### [Extract]

BELGIAN trade unionists refusing to handle work for any flight to Israel carrying military equipment stand in the noblest tradition of the labour movement.
Their action echoes that of the four workers at an East Kilbride Rolls-Royce factory who, in 1974, refused to repair engines for Chilean air force Hawker Hunter jets being used to bomb civilians by the Pinochet regime.
The consequences of their action reverberated through the movement. Chilean authorities pretended it had no effect: but as the film Nae Pasaran would expose years later through the testimony of former Chilean air force chief Fernando Rojas Vender, its impact was crippling, almost grounding the force’s entire Hawker Hunter fleet.
We should remember that when told nothing we do or say here can have an impact on Israel or Palestine.
The scale of anger in Labour at Keir Starmer for endorsing the collective punishment of the Palestinian people is spreading. Starmer has had to row back on his assertion that Israel has the right to cut off water, food and fuel to the whole population of Gaza, but his refusal to call for a ceasefire has provoked revolt way beyond the left of the party. Right-wing social democracy is aghast at the sudden vulnerability of a leader who has previously crushed dissent with ease.
Those who realise few Labour Party members will stomach an actual defence of Israel’s mass killing of civilians plead instead that we shouldn’t get worked up about something we can’t change.
This is the line adopted by Andrew Rawnsley and Polly Toynbee in the Observer and Guardian — why allow a foreign conflict to tear the party apart? Whatever the leader of the British opposition says will make no difference anyway.
Their attitude speaks for an entire tradition on Britain’s “centre-left” of ignoring or excusing imperialist foreign policy as somehow unrelated to the concerns of British workers.
But Israel’s war on Gaza is not something we can do nothing about. Israel is a close British ally. Our Prime Minister, Rishi Sunak, has assured its far-right government it wants it to “win” a conflict with hallmarks of an ethnic cleansing operation.

(Spatial grounding data)
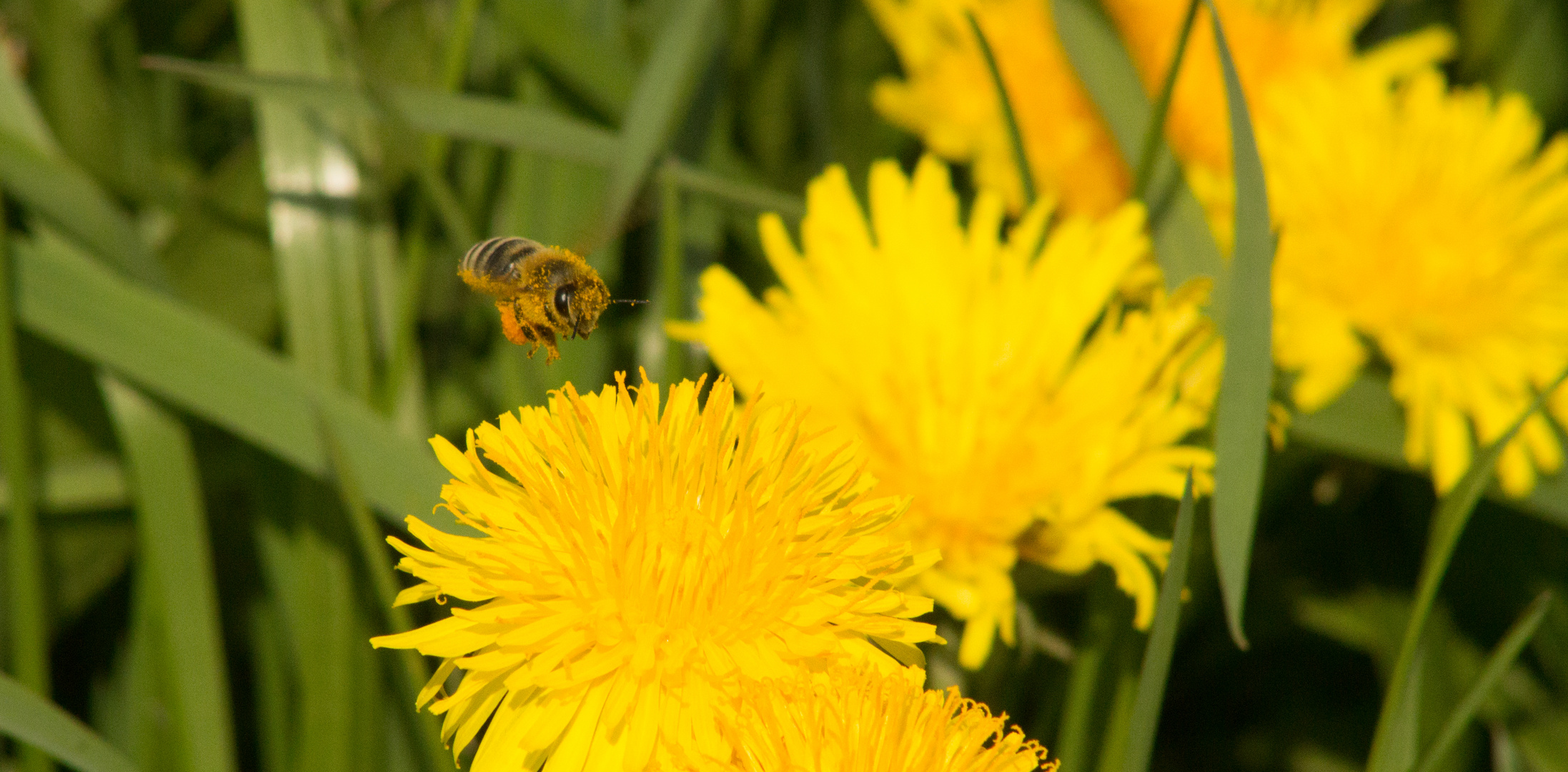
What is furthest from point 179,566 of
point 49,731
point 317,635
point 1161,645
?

### [Exercise requirements]
a) Using the editorial on Labour and Gaza, say whether each statement is true: (i) the four East Kilbride workers refused to repair engines for Chilean jets in 1974; (ii) Starmer has kept to his assertion that Israel has the right to cut off water, food and fuel to Gaza; (iii) Andrew Rawnsley and Polly Toynbee put forward their line in the Times. Answer yes or no for each and quote the words that settle it.
b) In one to three sentences, explain why the editorial on Labour and Gaza says the East Kilbride workers' refusal should be remembered when people say British action cannot affect Israel or Palestine.
c) Resume the editorial on Labour and Gaza after its final sentence.
The listing has no connection to the editorial on Labour and Gaza.

### [Responses in order]
a)
(i) Yes: "in 1974, refused to repair engines for Chilean air force Hawker Hunter jets"
(ii) No: "Starmer has had to row back on his assertion"
(iii) No: "in the Observer and Guardian"

b) Chilean authorities pretended the refusal had no effect. Years later, however, testimony in the film Nae Pasaran from former Chilean air force chief Fernando Rojas Vender showed that its impact was crippling and almost grounded the force's entire Hawker Hunter fleet. The example therefore counters the claim that nothing said or done in Britain can make a difference.

c)
Britain is a major arms supplier to Israel. As Declassified UK revealed last month, we have licensed at least £472 million in arms exports to Israel since 2015, including drones and components for F-35 warplanes currently bombing Palestine.
As the Palestine Action protests targeting Elbit Systems factories highlight, we allow Israeli arms manufacturers to produce deadly weapons systems over here.
It is not clear what other military support is being offered to the Israeli Defence Forces in their assault on a territory without a single tank, warplane or naval vessel, but we know at least two Royal Navy vessels were despatched to the region to “boost security,” and surveillance aircraft too.
We know that British forces offered logistical assistance to the Saudi air force as it bombed schools, hospitals and residential neighbourhoods in Yemen; British special forces were deployed there too, something we only learned when five were wounded in 2019. We are not told the truth about where our soldiers are or what they are doing.
Britain plays a key role in arming and facilitating Israel’s illegal occupation of Palestine and current all-out assault on Gaza. The impact of ceasing to do so would be significant, and political pressure here to that end is vital.
If Starmer had any respect for democratic processes this would already be his policy, since Labour conference voted to ban arms sales to Israel in 2021.
The other key lesson is that Britain’s arms industry is not innocent. Weaponry produced here is used by other brutal governments to massacre civilians.
The TUC has in recent years adopted policy in favour of greater arms spending: the horrors being visited on Palestinians should be a wake-up call that it was wrong.